Arizona cornerback Trevin Wade wasn’t one to shy away from his on-field struggles in 2010.
The senior will tell you that at times he wasn’t always as focused as he should have been, that his success in his first two seasons in the Wildcats secondary (Wade intercepted four passes in 2008 and was named Second-team All-Pac-10 in 2009) may have turned him a touch complacent.
“When I first got here, I wasn’t expected to play, I just went in for cleanup duty,” Wade said. “Being looked at as an icon, that took its toll on me.”
But Wade will also tell you he knows that 2011 is a new year, and 2010 won’t define him as a player.
Wade said he was able to pinpoint the mental side of the game as the cause of his struggles. While his mind betrayed him, Wade said he knows that there’s one thing that hasn’t left him.

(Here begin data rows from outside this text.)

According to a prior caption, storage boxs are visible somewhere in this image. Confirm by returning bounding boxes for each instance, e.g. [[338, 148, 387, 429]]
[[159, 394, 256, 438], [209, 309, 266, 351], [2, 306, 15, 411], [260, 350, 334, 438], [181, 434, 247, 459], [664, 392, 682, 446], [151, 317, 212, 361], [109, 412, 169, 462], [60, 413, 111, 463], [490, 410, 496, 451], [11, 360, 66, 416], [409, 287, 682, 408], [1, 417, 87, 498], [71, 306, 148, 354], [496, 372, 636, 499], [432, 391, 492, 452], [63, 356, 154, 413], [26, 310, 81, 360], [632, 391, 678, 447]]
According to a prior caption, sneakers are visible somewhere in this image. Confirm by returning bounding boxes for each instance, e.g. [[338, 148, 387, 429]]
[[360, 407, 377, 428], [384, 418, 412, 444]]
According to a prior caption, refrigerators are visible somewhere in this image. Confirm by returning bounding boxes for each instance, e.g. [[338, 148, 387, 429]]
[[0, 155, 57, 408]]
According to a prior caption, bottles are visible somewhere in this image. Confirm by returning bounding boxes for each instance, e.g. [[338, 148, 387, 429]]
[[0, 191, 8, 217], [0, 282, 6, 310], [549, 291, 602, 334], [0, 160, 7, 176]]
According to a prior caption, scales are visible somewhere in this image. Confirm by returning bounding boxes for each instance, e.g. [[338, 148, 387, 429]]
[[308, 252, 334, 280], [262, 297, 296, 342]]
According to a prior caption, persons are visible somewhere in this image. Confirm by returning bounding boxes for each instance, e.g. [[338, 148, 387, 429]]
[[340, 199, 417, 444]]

“The physical ability never leaves,” Wade said. “Last year was all mentally … I’m all in there now.”
Wade said things reached a low point when he was injured and was struggling with school, falling behind the pace needed to graduate.

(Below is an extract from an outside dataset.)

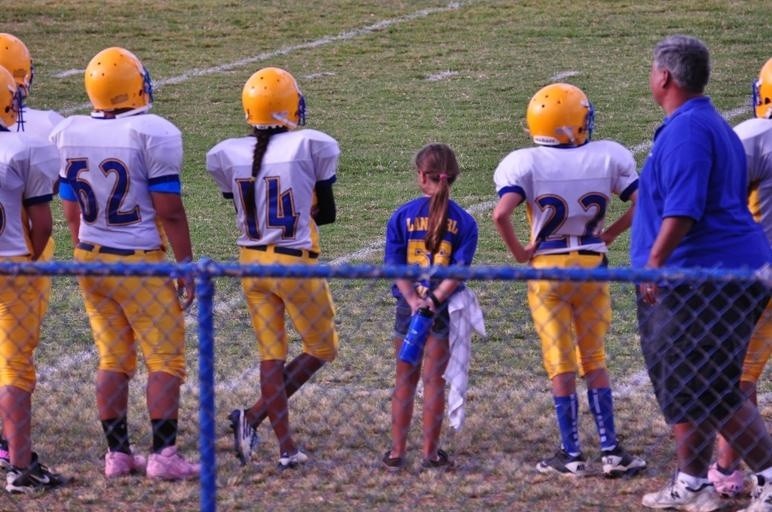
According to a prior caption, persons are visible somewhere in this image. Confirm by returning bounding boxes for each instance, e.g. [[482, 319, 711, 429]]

“That was pretty tough for me,” he said.
But he was proactive and sat down with an academic adviser before eventually changing his major to economics, which put him back on track to graduate. Wade said that cleared his head and allowed him to focus on football.

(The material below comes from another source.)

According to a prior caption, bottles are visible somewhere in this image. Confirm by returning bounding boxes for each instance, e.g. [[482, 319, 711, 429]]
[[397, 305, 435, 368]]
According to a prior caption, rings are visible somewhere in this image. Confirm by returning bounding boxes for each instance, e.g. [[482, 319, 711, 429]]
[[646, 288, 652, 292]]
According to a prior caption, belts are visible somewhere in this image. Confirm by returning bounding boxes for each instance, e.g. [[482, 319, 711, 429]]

Wade’s new mindset was apparent during Arizona’s preseason camp, giving the secondary a boost, according to head coach Mike Stoops.
“Trevin’s had a much better camp,” Stoops said. “It’s good to see him back making plays.”
An improved Wade, who intercepted two passes in Saturday’s scrimmage at Arizona Stadium, would be a huge lift to a secondary that allowed more than 200 passing yards per game in 2010.
But an improved Wade wouldn’t be the only change to the secondary. An influx of young players will contribute in 2011, including sophomore
cornerbacks Jonathan McKnight and Shaquille Richardson.
McKnight has earned the cornerback spot vacated by Robert Golden’s move to safety, but Wade and Richardson are still locked in a battle for the remaining corner position.
Wade has matured to a point where mentoring a player competing for his spot isn’t an issue, another sign that he’s leaps and bounds ahead of where he was mentally a season ago.
“I think he’s mature enough to do that,” secondary coach Ryan Walters said. “He hasn’t shown any sign of negativity or anything like that. He’s a veteran who knows what it takes, knows what to do and knows what to expect.”
Wade admitted that it can be a struggle at times, but he’s realized that he can only take care of his own performance without worrying what others do.
“It is somewhat (hard to do),” Wade said of mentoring Richardson while being entrenched in a position battle. “All I can do is play hard and teach as I go, and whatever happens, happens … you’ve just gotta keep playing.”
And while Wade will be the first to admit that he let outside influences affect him last season, he’s making sure that won’t happen again.
“I probably got caught a little bit playing for fans and stuff instead of playing for God,” Wade said. “I’m only playing for one person now, and that’s him. Everyone else, I don’t care about.”